In SIMT architectures VGPRs are high-demand resource. Same time significant part of the computations operate on naturally scalar data.
That computations can be performed by the SALU and save a lot of VGPRs. This is intended to increase occupancy.
Also, splitting the data flow to scalar and vector parts provide more flexibility to the instruction scheduler that can increase HW utilization.
On GPU targets we say that instruction is vector if it operates on VGPR operands each lane of which contains different values.
We say the instruction is scalar if it operates on SGPR that is shared among the all threads in the warp.
Divergence Analysis was introduced by F. Pereira & Co in 2013 and now is a part of LLVM core analysis stuff.
Unfortunately it's results are mostly useless because there is no way to inform instruction selection DAG about the divergence property of the concrete instruction.
Literally, IR operation that has not divergent operands produces uniform result and should be selected to scalar instruction.
We used to pass divergence data for memory access instructions through metadata just because MemSDNode has memory operand that refer the IR.
This approach is restricted to memory accesses only. That's why we'd need another pass working on the machine code that propagates divergence property
from the value load to computations and finally to the result store. Except the fact that we'd need one more pass,
this pass would repeat on the machine instructions same algorithm that was already done by the divergence analysis over IR.
Since SDNode flags field was recently enhanced to 16 bits and there are 5 bits unoccupied yet we have a chance to use them for passing divergence data to instruction selection.
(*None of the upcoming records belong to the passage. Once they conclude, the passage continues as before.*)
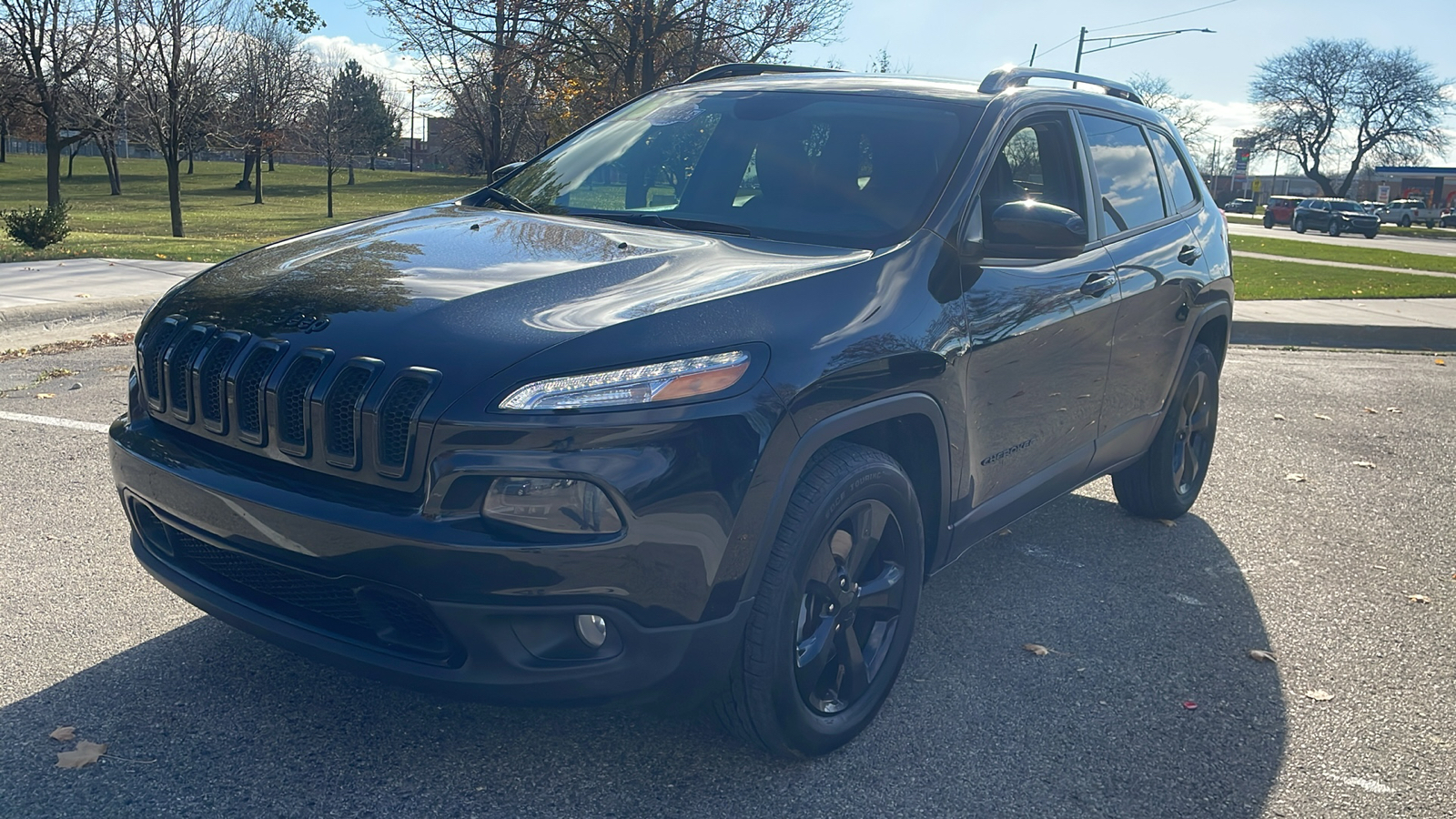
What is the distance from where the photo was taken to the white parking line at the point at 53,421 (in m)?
6.04

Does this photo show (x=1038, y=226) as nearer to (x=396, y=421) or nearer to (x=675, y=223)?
(x=675, y=223)

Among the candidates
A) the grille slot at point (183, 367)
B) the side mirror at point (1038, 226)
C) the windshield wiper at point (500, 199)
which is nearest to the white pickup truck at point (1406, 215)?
the side mirror at point (1038, 226)

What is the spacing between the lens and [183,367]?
2898 mm

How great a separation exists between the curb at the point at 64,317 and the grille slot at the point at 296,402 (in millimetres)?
7129

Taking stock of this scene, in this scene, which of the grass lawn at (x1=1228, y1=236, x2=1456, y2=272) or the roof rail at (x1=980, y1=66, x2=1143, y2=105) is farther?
the grass lawn at (x1=1228, y1=236, x2=1456, y2=272)

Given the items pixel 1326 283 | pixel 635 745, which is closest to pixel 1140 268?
pixel 635 745

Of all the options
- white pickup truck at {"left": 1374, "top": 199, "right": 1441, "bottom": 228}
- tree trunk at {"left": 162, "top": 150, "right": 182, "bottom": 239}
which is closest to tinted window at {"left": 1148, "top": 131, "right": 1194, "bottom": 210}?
tree trunk at {"left": 162, "top": 150, "right": 182, "bottom": 239}

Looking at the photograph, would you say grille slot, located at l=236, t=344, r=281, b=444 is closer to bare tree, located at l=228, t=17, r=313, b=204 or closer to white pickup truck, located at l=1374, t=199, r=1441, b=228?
bare tree, located at l=228, t=17, r=313, b=204

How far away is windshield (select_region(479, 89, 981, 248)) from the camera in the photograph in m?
3.54

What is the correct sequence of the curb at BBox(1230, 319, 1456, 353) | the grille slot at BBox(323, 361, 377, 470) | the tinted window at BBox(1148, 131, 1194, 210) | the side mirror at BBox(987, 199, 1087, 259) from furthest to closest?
the curb at BBox(1230, 319, 1456, 353) < the tinted window at BBox(1148, 131, 1194, 210) < the side mirror at BBox(987, 199, 1087, 259) < the grille slot at BBox(323, 361, 377, 470)

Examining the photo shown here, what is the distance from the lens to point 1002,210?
339 centimetres

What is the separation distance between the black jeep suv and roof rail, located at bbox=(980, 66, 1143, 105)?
3 cm

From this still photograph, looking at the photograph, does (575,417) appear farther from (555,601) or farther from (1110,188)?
(1110,188)

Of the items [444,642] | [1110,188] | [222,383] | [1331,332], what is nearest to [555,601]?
[444,642]
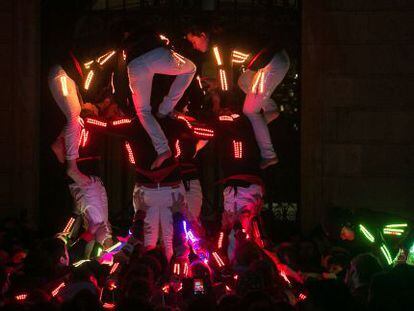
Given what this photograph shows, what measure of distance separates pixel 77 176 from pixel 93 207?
1.42 feet

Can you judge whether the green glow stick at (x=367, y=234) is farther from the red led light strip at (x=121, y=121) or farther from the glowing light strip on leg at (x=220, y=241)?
the red led light strip at (x=121, y=121)

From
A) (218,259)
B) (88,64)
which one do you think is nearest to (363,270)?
(218,259)

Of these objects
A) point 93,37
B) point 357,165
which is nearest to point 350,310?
point 357,165

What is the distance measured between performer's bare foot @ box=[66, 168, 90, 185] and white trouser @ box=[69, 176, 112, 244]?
0.21 ft

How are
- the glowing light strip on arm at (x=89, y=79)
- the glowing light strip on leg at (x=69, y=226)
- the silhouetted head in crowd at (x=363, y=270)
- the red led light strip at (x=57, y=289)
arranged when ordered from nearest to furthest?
the silhouetted head in crowd at (x=363, y=270) → the red led light strip at (x=57, y=289) → the glowing light strip on arm at (x=89, y=79) → the glowing light strip on leg at (x=69, y=226)

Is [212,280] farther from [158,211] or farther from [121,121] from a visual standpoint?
[121,121]

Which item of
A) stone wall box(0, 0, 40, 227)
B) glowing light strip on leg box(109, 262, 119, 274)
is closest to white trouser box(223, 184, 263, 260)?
glowing light strip on leg box(109, 262, 119, 274)

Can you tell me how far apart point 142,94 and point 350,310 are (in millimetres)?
3941

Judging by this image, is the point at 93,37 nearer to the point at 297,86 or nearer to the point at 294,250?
the point at 297,86

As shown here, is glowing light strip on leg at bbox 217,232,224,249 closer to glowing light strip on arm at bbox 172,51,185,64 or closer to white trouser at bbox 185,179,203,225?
white trouser at bbox 185,179,203,225

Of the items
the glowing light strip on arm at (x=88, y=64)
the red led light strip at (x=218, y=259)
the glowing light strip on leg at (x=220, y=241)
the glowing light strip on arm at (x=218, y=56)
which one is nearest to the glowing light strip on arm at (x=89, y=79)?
the glowing light strip on arm at (x=88, y=64)

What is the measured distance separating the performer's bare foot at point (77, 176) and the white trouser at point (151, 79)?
119cm

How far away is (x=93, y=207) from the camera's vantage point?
9508 millimetres

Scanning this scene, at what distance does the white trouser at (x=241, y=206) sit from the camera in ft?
29.7
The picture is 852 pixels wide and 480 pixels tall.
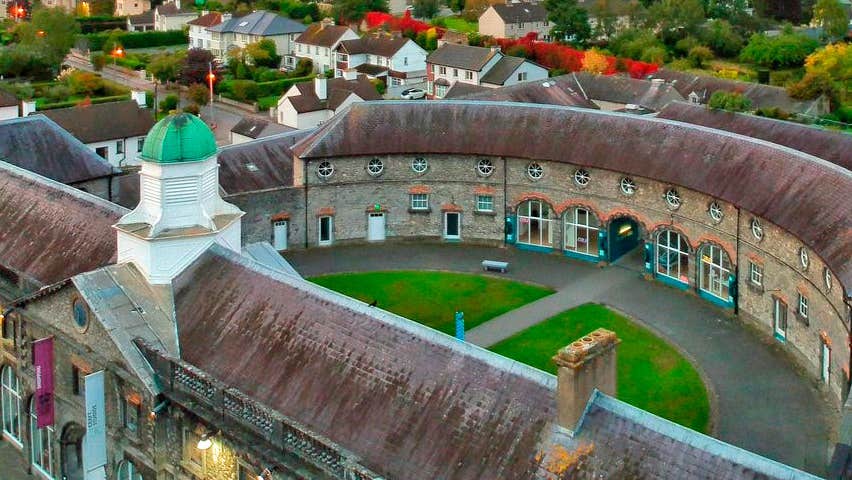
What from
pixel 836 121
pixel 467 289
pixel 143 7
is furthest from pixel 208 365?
pixel 143 7

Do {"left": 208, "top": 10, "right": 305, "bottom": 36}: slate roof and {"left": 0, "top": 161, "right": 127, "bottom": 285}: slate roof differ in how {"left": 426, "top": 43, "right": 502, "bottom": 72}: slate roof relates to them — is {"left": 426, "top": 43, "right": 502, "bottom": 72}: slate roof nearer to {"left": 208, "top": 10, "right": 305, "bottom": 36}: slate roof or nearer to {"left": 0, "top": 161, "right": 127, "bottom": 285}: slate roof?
{"left": 208, "top": 10, "right": 305, "bottom": 36}: slate roof

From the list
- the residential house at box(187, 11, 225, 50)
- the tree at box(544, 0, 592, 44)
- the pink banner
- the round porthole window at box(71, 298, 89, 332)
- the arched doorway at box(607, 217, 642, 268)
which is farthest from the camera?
the residential house at box(187, 11, 225, 50)

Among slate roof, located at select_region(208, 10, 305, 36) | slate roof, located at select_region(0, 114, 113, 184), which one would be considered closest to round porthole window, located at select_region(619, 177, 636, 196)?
slate roof, located at select_region(0, 114, 113, 184)

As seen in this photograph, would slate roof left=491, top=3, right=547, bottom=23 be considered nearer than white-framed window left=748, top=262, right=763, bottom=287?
No

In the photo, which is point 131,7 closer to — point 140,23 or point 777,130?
point 140,23

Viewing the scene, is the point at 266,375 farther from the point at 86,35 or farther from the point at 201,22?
the point at 86,35

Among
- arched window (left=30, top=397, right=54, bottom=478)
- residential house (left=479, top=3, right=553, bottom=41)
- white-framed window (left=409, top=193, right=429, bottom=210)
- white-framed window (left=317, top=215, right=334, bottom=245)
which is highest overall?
residential house (left=479, top=3, right=553, bottom=41)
This change introduce possible approach to the implementation of such enhancement.
It passes DA data for load instructions only. If accepted we'll go ahead and add same code to handle other instructions as well.
I have a general concern about this. The way this is used is going to not fit with how SelectionDAG APIs work, and is going to be very invasive. An SDNode is supposed to be immutable and some level of CSE is done by getNode. You can't have an API that involves setting a bit on a newly created node. Anything setting this needs to be done in getNode.
Are divergent and non-divergent nodes CSEable? These need to be handled somewhere to prevent them from folding.
You seem to only specially handle loads, but we have a lot of cases where we have combine issues from not knowing whether it's going to be selected to SALU or VALU instructions. If we have to somehow propagate this on every place a node is produced, that is a massive undertaking. I don't think that at this point it's worth trying to do such a level of work on SelectionDAG with GlobalISel on the way. Only handling loads I thought we could do just from the MemOperand.